_PASSAGE SHOWN_.
>>>>>

Later this year, Chevrolet will push out the seventh-gen Corvette powered by the fifth-gen small-block Chevy V8 (Gen V LT1). The all-new engine revives the historic LT1 name and promises at least 450 hp and 450 lb-ft of torque from the same 6.2L (376ci) displacement of the current LS3, only with greater efficiency. In fact, Chevrolet says it will top the already impressive 26-mpg highway rating of the current Corvette.
We're sure just about everyone reading this magazine doesn't give a Prius about fuel economy in a Corvette, but the technologies employed to achieve it should interest you—especially if you plan to modify or tune the Gen V LT1. They include direct injection, active fuel management (AFM), and continuous, variable valve timing. An all-new combustion system was developed to optimize those technologies, although it is the primary supporter of the direct injection fuel system. There's also an all-new "E92" controller directing the combustion festivities.
"The new Corvette's LT1 represents the most significant redesign in the small-block's near 60-year history," Sam Winegarden, GM's vice president of global powertrain engineering, told the media at the engine's unveiling. "More than just great horsepower, the Gen V LT1 has been optimized to produce a broader powerband. Below 4,000 rpm, the torque of the Corvette LT1 is comparable to that of the LS7 out of the current Corvette Z06. The LT1 is a sweetheart of a powerplant, and drivers will feel its tremendous torque and power at every notch on the tachometer."

<<<<<

_GIVEN EXERCISE_.
Repeat, word for word, the part of the LT1 engine passage that opens with the words containing "We're sure just" and closes with "the combustion festivities.".

Stored data entries
>>>>>

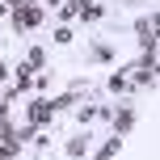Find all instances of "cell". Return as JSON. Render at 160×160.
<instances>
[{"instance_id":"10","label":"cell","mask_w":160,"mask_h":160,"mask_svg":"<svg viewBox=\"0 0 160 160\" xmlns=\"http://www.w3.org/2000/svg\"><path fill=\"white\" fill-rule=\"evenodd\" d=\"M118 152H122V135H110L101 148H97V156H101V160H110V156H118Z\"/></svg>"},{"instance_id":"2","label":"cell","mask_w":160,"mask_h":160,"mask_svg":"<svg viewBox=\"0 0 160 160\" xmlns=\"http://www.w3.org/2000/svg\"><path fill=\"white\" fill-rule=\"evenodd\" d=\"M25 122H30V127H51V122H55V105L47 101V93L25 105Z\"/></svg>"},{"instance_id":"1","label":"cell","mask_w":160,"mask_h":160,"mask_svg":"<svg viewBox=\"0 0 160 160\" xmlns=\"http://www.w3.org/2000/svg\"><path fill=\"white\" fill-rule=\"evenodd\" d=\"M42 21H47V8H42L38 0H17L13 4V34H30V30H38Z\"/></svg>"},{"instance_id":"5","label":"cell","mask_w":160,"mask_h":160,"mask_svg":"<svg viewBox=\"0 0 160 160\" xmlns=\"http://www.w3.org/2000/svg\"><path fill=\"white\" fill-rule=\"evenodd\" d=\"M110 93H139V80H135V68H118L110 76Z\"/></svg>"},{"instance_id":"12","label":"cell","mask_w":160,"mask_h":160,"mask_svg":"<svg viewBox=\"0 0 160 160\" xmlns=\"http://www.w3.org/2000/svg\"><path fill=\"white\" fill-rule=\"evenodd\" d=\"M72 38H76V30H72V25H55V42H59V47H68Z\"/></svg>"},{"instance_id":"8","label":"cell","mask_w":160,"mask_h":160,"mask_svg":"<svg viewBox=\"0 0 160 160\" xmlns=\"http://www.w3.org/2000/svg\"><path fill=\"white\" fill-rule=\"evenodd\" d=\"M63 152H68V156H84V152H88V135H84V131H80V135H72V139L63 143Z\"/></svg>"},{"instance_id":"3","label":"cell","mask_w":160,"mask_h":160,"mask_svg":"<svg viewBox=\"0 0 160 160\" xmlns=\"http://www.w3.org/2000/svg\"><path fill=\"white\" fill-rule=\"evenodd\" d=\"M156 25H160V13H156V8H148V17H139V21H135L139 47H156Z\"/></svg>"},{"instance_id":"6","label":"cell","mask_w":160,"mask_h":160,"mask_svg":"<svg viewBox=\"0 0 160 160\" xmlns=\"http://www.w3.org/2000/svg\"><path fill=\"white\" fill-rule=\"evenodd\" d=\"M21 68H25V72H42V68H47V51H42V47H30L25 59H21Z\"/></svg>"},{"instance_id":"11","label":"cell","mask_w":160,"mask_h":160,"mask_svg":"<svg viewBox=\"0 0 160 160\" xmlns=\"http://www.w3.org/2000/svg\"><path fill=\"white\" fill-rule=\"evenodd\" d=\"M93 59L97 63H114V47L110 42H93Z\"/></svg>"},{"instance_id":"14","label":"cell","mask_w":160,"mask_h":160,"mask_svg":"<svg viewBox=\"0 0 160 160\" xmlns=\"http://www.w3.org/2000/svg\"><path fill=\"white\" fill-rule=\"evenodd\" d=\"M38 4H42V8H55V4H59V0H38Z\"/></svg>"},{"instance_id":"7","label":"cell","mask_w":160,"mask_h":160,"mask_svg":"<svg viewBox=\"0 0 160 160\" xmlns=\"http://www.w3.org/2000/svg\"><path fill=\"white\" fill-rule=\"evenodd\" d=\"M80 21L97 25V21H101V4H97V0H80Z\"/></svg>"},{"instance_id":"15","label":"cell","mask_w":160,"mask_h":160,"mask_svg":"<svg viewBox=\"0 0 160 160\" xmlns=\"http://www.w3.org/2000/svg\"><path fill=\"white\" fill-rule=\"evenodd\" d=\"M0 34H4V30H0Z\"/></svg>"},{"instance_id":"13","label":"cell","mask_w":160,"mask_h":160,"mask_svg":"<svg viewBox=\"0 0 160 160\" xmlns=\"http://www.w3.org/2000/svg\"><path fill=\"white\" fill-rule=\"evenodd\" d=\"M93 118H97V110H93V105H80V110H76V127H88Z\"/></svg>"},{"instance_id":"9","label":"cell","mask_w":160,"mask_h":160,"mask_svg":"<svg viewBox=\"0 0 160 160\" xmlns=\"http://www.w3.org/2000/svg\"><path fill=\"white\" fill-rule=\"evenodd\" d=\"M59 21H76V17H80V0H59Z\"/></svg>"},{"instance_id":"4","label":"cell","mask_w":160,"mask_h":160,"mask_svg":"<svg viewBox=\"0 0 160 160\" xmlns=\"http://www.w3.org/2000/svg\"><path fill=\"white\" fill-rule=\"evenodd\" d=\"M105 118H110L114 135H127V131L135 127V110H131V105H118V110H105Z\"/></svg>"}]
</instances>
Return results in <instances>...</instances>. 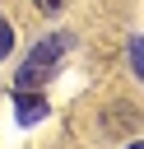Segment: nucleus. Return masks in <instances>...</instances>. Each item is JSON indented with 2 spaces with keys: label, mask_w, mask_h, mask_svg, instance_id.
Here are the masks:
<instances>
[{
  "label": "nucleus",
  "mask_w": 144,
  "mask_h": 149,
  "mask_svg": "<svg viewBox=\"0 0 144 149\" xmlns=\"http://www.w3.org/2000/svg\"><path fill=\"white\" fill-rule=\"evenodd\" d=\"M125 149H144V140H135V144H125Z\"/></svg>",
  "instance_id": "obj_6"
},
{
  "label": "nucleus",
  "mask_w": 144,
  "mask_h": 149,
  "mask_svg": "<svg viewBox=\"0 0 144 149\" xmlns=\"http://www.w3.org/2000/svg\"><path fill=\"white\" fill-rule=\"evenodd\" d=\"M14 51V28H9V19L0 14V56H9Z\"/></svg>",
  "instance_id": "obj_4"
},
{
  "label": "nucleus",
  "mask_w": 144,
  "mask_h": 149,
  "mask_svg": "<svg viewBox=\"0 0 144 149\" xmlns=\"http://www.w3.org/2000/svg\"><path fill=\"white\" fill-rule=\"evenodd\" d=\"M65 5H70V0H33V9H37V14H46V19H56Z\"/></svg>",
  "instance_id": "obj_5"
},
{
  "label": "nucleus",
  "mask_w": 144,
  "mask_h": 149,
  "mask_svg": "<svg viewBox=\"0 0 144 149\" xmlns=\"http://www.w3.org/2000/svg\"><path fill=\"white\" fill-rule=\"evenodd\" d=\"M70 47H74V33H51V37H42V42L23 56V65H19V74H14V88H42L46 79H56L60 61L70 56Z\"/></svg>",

<<<<<

_TASK ANSWER_.
We're sure just about everyone reading this magazine doesn't give a Prius about fuel economy in a Corvette, but the technologies employed to achieve it should interest you—especially if you plan to modify or tune the Gen V LT1. They include direct injection, active fuel management (AFM), and continuous, variable valve timing. An all-new combustion system was developed to optimize those technologies, although it is the primary supporter of the direct injection fuel system. There's also an all-new "E92" controller directing the combustion festivities.